My husband’s symptoms cleared up quickly after Eloise, but he lost his sense of smell after a few days and still doesn’t have it back, four weeks later. We both have days when we’re hit with the headache or exhaustion, and I think we will probably be dealing with that for a while. It took about two weeks for me to build the energy back up to even stand in the shower. I was napping multiple times a day because I physically couldn’t keep my eyes open. After the second week, I started to feel better, but then developed a bad cough and trouble breathing. Coronavirus has aggravated my asthma – which for all of my life has been a non-issue, triggered only during the spring when my allergies are bad. It has been four weeks, and I am still struggling to make it through the four hours between inhaler puffs. Every single day, I hope and pray that there are no long-lasting effects for our daughter.
I share our story because even now, as people who could potentially test positive for the next 90 days, I still feel a silly sense of denial that we had it. It just doesn’t make sense to us. Even now, we defend ourselves when we tell our story, but it doesn’t matter. It took one unexpected exposure, one freak incident, to get three healthy people sick. COVID-19 doesn’t care whether or not you believe it could happen to you. It can happen to anyone.
Sometimes I think young people and children think they’re immune to COVID-19. It reminds me of this: when you’re a teenager, you have this sense of invincibility that bad things couldn’t happen to you. You take risks and don’t often think of the consequences.
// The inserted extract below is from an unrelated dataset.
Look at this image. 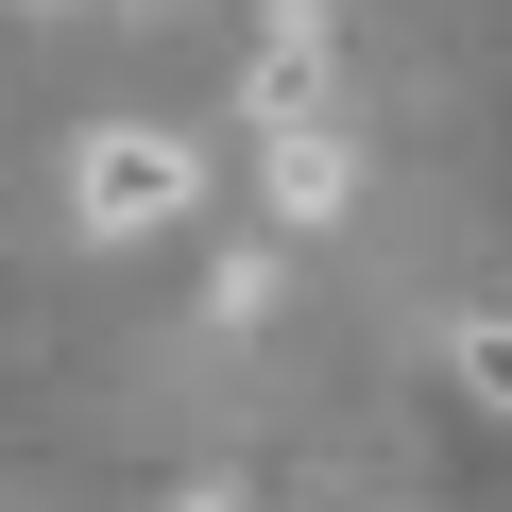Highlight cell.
<instances>
[{"label":"cell","mask_w":512,"mask_h":512,"mask_svg":"<svg viewBox=\"0 0 512 512\" xmlns=\"http://www.w3.org/2000/svg\"><path fill=\"white\" fill-rule=\"evenodd\" d=\"M69 205H86V239H154V222H188V205H205V154H188V137L103 120V137H86V171H69Z\"/></svg>","instance_id":"obj_1"},{"label":"cell","mask_w":512,"mask_h":512,"mask_svg":"<svg viewBox=\"0 0 512 512\" xmlns=\"http://www.w3.org/2000/svg\"><path fill=\"white\" fill-rule=\"evenodd\" d=\"M239 103H256V137L325 120V18H308V0H274V18H256V69H239Z\"/></svg>","instance_id":"obj_2"},{"label":"cell","mask_w":512,"mask_h":512,"mask_svg":"<svg viewBox=\"0 0 512 512\" xmlns=\"http://www.w3.org/2000/svg\"><path fill=\"white\" fill-rule=\"evenodd\" d=\"M274 222H342V137H325V120L274 137Z\"/></svg>","instance_id":"obj_3"},{"label":"cell","mask_w":512,"mask_h":512,"mask_svg":"<svg viewBox=\"0 0 512 512\" xmlns=\"http://www.w3.org/2000/svg\"><path fill=\"white\" fill-rule=\"evenodd\" d=\"M461 393H478V410H512V308H478V325H461Z\"/></svg>","instance_id":"obj_4"}]
</instances>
You feel you are smart and savvy enough to handle any challenges you may face. You stride through life with the confidence that no matter what is thrown at you, you’ll be fine.
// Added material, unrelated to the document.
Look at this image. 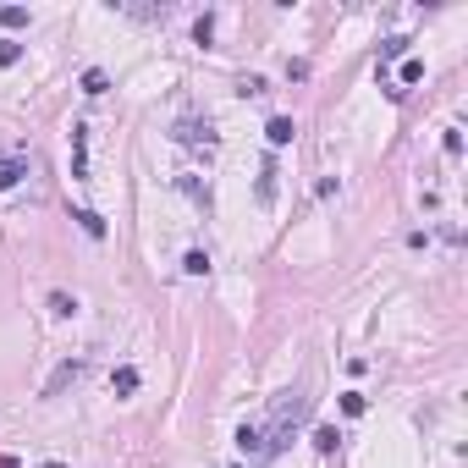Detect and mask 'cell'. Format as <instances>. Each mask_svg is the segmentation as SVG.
<instances>
[{"instance_id": "8992f818", "label": "cell", "mask_w": 468, "mask_h": 468, "mask_svg": "<svg viewBox=\"0 0 468 468\" xmlns=\"http://www.w3.org/2000/svg\"><path fill=\"white\" fill-rule=\"evenodd\" d=\"M265 138H270V144H292V138H298V127H292V116H270V127H265Z\"/></svg>"}, {"instance_id": "9c48e42d", "label": "cell", "mask_w": 468, "mask_h": 468, "mask_svg": "<svg viewBox=\"0 0 468 468\" xmlns=\"http://www.w3.org/2000/svg\"><path fill=\"white\" fill-rule=\"evenodd\" d=\"M182 270H188V276H210V254H204V248H188Z\"/></svg>"}, {"instance_id": "6da1fadb", "label": "cell", "mask_w": 468, "mask_h": 468, "mask_svg": "<svg viewBox=\"0 0 468 468\" xmlns=\"http://www.w3.org/2000/svg\"><path fill=\"white\" fill-rule=\"evenodd\" d=\"M171 138H176V144H188V149H204V154L215 149V132H210V122H198V116H182V122L171 127Z\"/></svg>"}, {"instance_id": "3957f363", "label": "cell", "mask_w": 468, "mask_h": 468, "mask_svg": "<svg viewBox=\"0 0 468 468\" xmlns=\"http://www.w3.org/2000/svg\"><path fill=\"white\" fill-rule=\"evenodd\" d=\"M83 369H88L83 358H66L61 369H55V375H50V385H44V397H61L66 385H78V381H83Z\"/></svg>"}, {"instance_id": "ffe728a7", "label": "cell", "mask_w": 468, "mask_h": 468, "mask_svg": "<svg viewBox=\"0 0 468 468\" xmlns=\"http://www.w3.org/2000/svg\"><path fill=\"white\" fill-rule=\"evenodd\" d=\"M39 468H66V463H39Z\"/></svg>"}, {"instance_id": "5bb4252c", "label": "cell", "mask_w": 468, "mask_h": 468, "mask_svg": "<svg viewBox=\"0 0 468 468\" xmlns=\"http://www.w3.org/2000/svg\"><path fill=\"white\" fill-rule=\"evenodd\" d=\"M314 447H319V452H336V447H341V435H336L331 425H319V430H314Z\"/></svg>"}, {"instance_id": "e0dca14e", "label": "cell", "mask_w": 468, "mask_h": 468, "mask_svg": "<svg viewBox=\"0 0 468 468\" xmlns=\"http://www.w3.org/2000/svg\"><path fill=\"white\" fill-rule=\"evenodd\" d=\"M72 309H78V303H72V298H66V292H50V314H72Z\"/></svg>"}, {"instance_id": "5b68a950", "label": "cell", "mask_w": 468, "mask_h": 468, "mask_svg": "<svg viewBox=\"0 0 468 468\" xmlns=\"http://www.w3.org/2000/svg\"><path fill=\"white\" fill-rule=\"evenodd\" d=\"M72 176H88V127H72Z\"/></svg>"}, {"instance_id": "277c9868", "label": "cell", "mask_w": 468, "mask_h": 468, "mask_svg": "<svg viewBox=\"0 0 468 468\" xmlns=\"http://www.w3.org/2000/svg\"><path fill=\"white\" fill-rule=\"evenodd\" d=\"M22 176H28V160H22V154H0V193L17 188Z\"/></svg>"}, {"instance_id": "4fadbf2b", "label": "cell", "mask_w": 468, "mask_h": 468, "mask_svg": "<svg viewBox=\"0 0 468 468\" xmlns=\"http://www.w3.org/2000/svg\"><path fill=\"white\" fill-rule=\"evenodd\" d=\"M363 408H369V397H363V391H347V397H341V413H347V419H358Z\"/></svg>"}, {"instance_id": "52a82bcc", "label": "cell", "mask_w": 468, "mask_h": 468, "mask_svg": "<svg viewBox=\"0 0 468 468\" xmlns=\"http://www.w3.org/2000/svg\"><path fill=\"white\" fill-rule=\"evenodd\" d=\"M110 391H116V397H132V391H138V369H132V363H122V369L110 375Z\"/></svg>"}, {"instance_id": "8fae6325", "label": "cell", "mask_w": 468, "mask_h": 468, "mask_svg": "<svg viewBox=\"0 0 468 468\" xmlns=\"http://www.w3.org/2000/svg\"><path fill=\"white\" fill-rule=\"evenodd\" d=\"M72 220H78V226H83L88 237H105V220H100V215H94V210H78V215H72Z\"/></svg>"}, {"instance_id": "d6986e66", "label": "cell", "mask_w": 468, "mask_h": 468, "mask_svg": "<svg viewBox=\"0 0 468 468\" xmlns=\"http://www.w3.org/2000/svg\"><path fill=\"white\" fill-rule=\"evenodd\" d=\"M0 468H22V463H17V457H11V452H0Z\"/></svg>"}, {"instance_id": "9a60e30c", "label": "cell", "mask_w": 468, "mask_h": 468, "mask_svg": "<svg viewBox=\"0 0 468 468\" xmlns=\"http://www.w3.org/2000/svg\"><path fill=\"white\" fill-rule=\"evenodd\" d=\"M22 61V39H0V66H17Z\"/></svg>"}, {"instance_id": "7c38bea8", "label": "cell", "mask_w": 468, "mask_h": 468, "mask_svg": "<svg viewBox=\"0 0 468 468\" xmlns=\"http://www.w3.org/2000/svg\"><path fill=\"white\" fill-rule=\"evenodd\" d=\"M105 88H110V78L100 72V66H94V72H83V94H94V100H100Z\"/></svg>"}, {"instance_id": "ac0fdd59", "label": "cell", "mask_w": 468, "mask_h": 468, "mask_svg": "<svg viewBox=\"0 0 468 468\" xmlns=\"http://www.w3.org/2000/svg\"><path fill=\"white\" fill-rule=\"evenodd\" d=\"M403 50H408V39L397 33V39H385V44H381V61H391V55H403Z\"/></svg>"}, {"instance_id": "2e32d148", "label": "cell", "mask_w": 468, "mask_h": 468, "mask_svg": "<svg viewBox=\"0 0 468 468\" xmlns=\"http://www.w3.org/2000/svg\"><path fill=\"white\" fill-rule=\"evenodd\" d=\"M419 78H425V61H419V55H408V61H403V83H419Z\"/></svg>"}, {"instance_id": "7a4b0ae2", "label": "cell", "mask_w": 468, "mask_h": 468, "mask_svg": "<svg viewBox=\"0 0 468 468\" xmlns=\"http://www.w3.org/2000/svg\"><path fill=\"white\" fill-rule=\"evenodd\" d=\"M237 452H243L248 463H265V457H270V435H265V425H243L237 430Z\"/></svg>"}, {"instance_id": "ba28073f", "label": "cell", "mask_w": 468, "mask_h": 468, "mask_svg": "<svg viewBox=\"0 0 468 468\" xmlns=\"http://www.w3.org/2000/svg\"><path fill=\"white\" fill-rule=\"evenodd\" d=\"M259 204H276V166H270V160L259 171Z\"/></svg>"}, {"instance_id": "30bf717a", "label": "cell", "mask_w": 468, "mask_h": 468, "mask_svg": "<svg viewBox=\"0 0 468 468\" xmlns=\"http://www.w3.org/2000/svg\"><path fill=\"white\" fill-rule=\"evenodd\" d=\"M0 28H28V6H0Z\"/></svg>"}]
</instances>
I think many people look at this virus through faraway, unshakable lenses. You think of people who tested positive and barely had symptoms, or chance moments where no one gets sick at a gathering. You think you won’t get it because you sanitize or clean or “trust” the people you are with to do the same. You remind yourself that you’re young and healthy and you can handle anything thrown at you. But COVID-19 carries risks – some of which I don’t know that we’ll know the consequences of for a long, long time.
To me, to my family, to those who helped us through some of the most challenging days when all I thought was, I can understand how easily someone could die from this, it is not worth the risk. One slip up, one incident, one unknown exposure can change everything.